We got 7 eggs and are now just waiting for the call tomorrow.
Hope everyone else is ok. I'll message properly tomorrow when I'm feeling less drunk


----------



## emmielou123 (Jun 15, 2010)

hey girls

well just back from ET!! when we got there only 2 embryos where at the level of development to implant or freeze, so after discussing it we decided to have 2 put in as i was worried that the other might not survive the freezing process. they are going to keep on one other and if it progresses today they may freeze it but will let us know.
so im thinking       that we have some good new in 2 weeks!! im   that 1 if not both do well.

good luck with your transfers tomoz hope all goes well and im sending you     

emma


----------



## pinkmiche (Nov 10, 2010)

Emma, thats great you got two embies transferred - so exciting. lots of     that they behave themselves and settle in nicely now!
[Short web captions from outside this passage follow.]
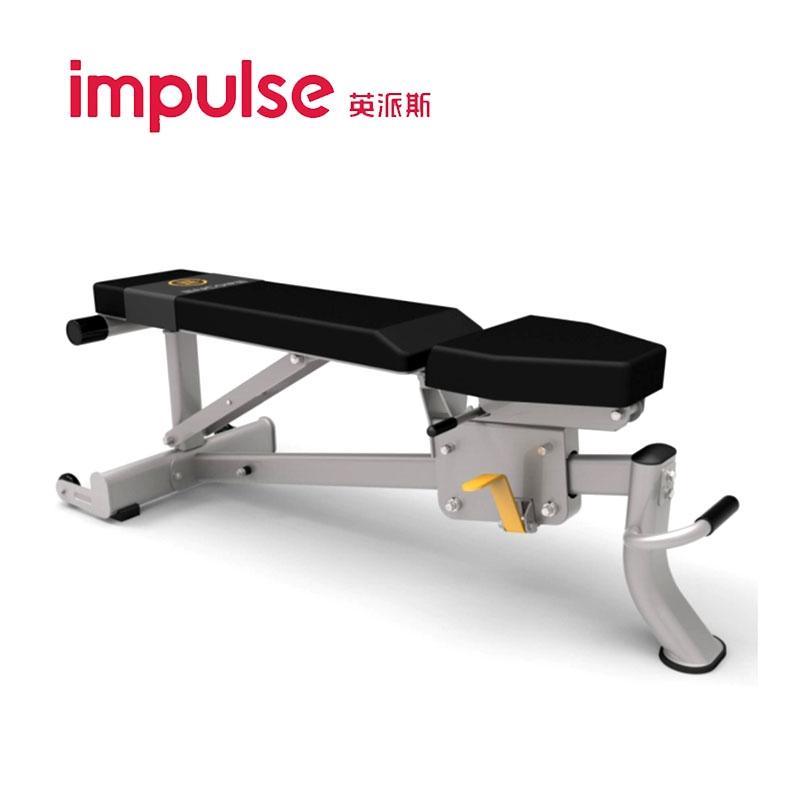 Impulse 英派斯可调式训练椅 ES7011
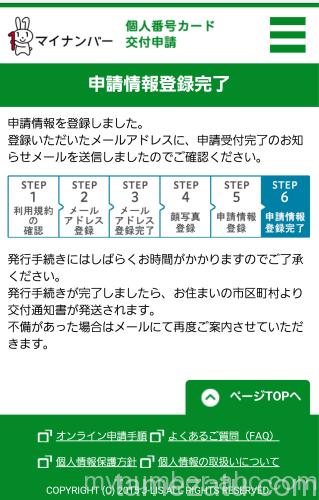 smartphone-08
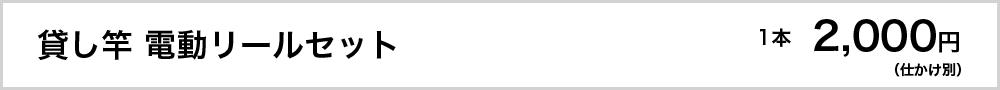 貸し竿 電動リールセット1本2,000円(仕かけ別)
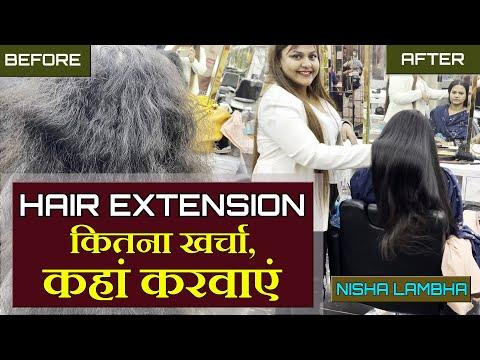 hair-extension-|-kitna-kharcha-aaega-|-thin-hair-|-hair-wigs-|-natural-hair-|-nisha-lambha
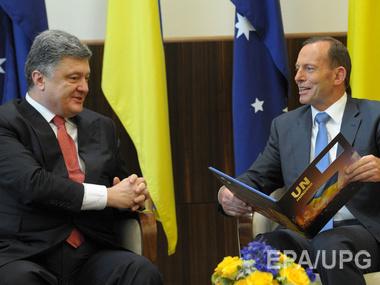 Посольство Австралии откроется в Киеве в феврале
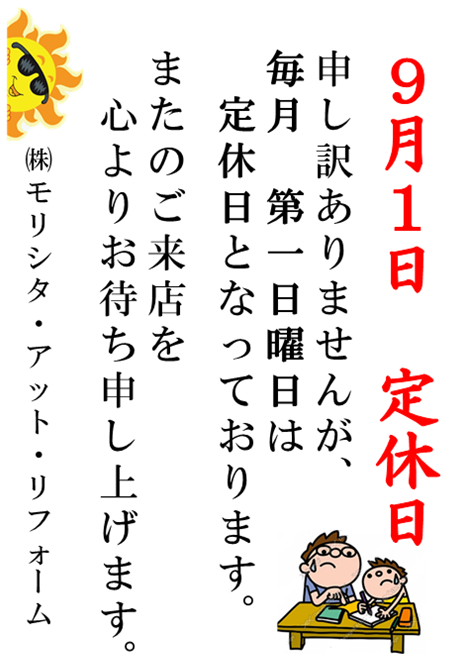 図1.png定休日
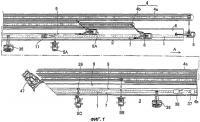 Патент 2289657 Экскаватор для выемки грунта из подтрубной области (варианты)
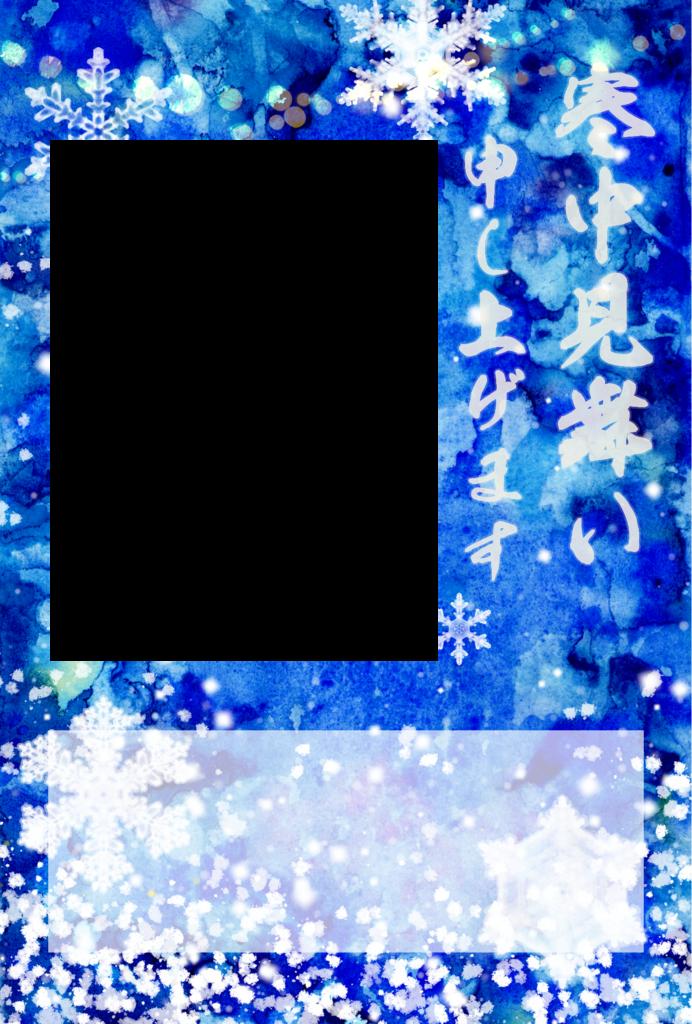 f:id:niisimaaiko:20180113210345p:plain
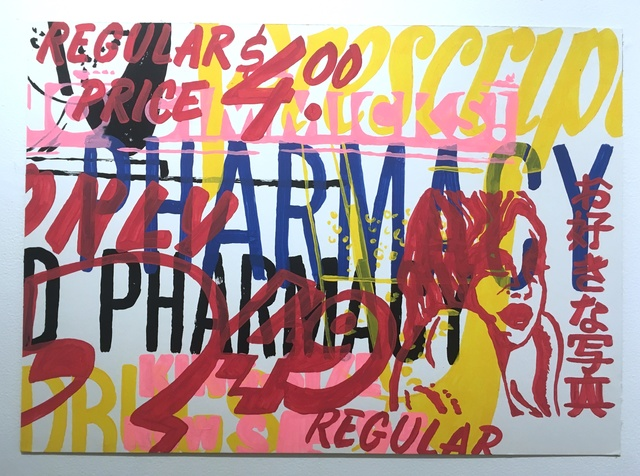 , 'Pharmacy Regular Price,' 2019, Deep Space Gallery
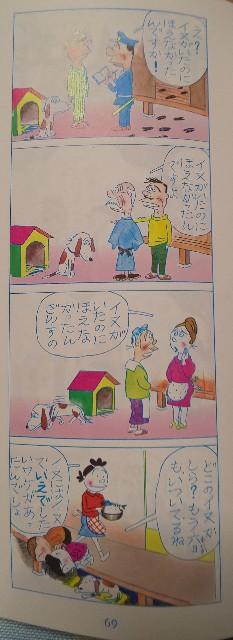 f:id:yuumicoyam:20200915143936j:image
Lol! You're officially on your two week wait now!

Tez, good luck for your transfer tomorrow.   we both got some good embies to transfer

Chadwick, hope you got good news this morning from your phonecall 

xx


----------



## chadwick13 (Jun 30, 2010)

Tez and Pinkmiche, hope today goes well! Are you spending the rest of the week with your feet up?
So Emmielou, you're now officially on 2ww? - it's scary how fast it goes once you actually get started isnt it?!

We're provisionally set for transfer tomorrow morning - but they may call up to postpone it until Wednesday depending on how they've developed over the weekend.  We had our phonecall yesterday and of the 7 eggs, 5 had fertilitised. Phew, one more hurdle over!

How many did you all transfer in the end?
Good luck ladies!!!!


----------



## tez66 (Aug 3, 2010)

Hiya

Sorry I havn't been on for a  couple days my internets is down so ATM I am at my mothers using hers!

Emma thats great you have gone with 2 thats what I have done due to the fact my friend who went through ivf was pregnant with twins but lost one  

Miche hope all is going well now.....so exciting!!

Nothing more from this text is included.